What is being asked. According to the worked explanation of the zeros of f(x) = 6*x^2 - 9*x - 6, what is the function's non-negative zero?

Answer:
The non-negative zero of the function f(x) is x = 2.
Step-by-step explanation:
For a given function f(x), the "zeros" of the function are the values of x such that:
f(x) = 0
In this case, we have the function:
f(x) = 6*x^2 - 9*x - 6
If we want to find the zeros of this function, we need to solve:
f(x) = 0 = 6*x^2 - 9*x - 6
To solve this, we can use the Bhaskara's formula, which says that for a general quadratic equation:
0 = a*x^2 + b*x + c
The zeros are:
[tex]x = \frac{-b \pm \sqrt{b^2 - 4*a*c} }{2*a}[/tex]
In this case our equation is:
0 = 6*x^2 - 9*x - 6
then, in the above notation, we have:
a = 6
b = -9
c = -6
Replacing these in our general formula, we get:
[tex]x = \frac{-(-9) \pm \sqrt{(-9)^2 - 4*6*(-6)} }{2*6} = \frac{9 \pm 15 }{12}[/tex]
Then we have two zeros:
x = (9 + 15)/12 = 24/12 = 2
x = (9 - 15)/12 = -6/12 = -1/2
But we want only the non-negative, so we can discard the second one.
Concluding, the non-negative zero of the function f(x) is x = 2.

Data for review.

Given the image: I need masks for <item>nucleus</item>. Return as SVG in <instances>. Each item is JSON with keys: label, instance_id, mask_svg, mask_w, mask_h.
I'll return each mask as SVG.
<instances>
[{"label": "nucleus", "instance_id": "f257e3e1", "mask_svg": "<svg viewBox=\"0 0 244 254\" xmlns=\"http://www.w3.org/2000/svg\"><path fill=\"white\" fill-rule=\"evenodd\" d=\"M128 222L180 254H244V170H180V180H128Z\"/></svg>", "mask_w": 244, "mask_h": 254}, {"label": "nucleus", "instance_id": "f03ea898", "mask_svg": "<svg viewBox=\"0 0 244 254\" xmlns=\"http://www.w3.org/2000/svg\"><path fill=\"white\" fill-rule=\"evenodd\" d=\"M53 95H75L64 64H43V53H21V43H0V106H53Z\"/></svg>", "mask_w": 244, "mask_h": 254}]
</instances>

Response for this exercise. x = 2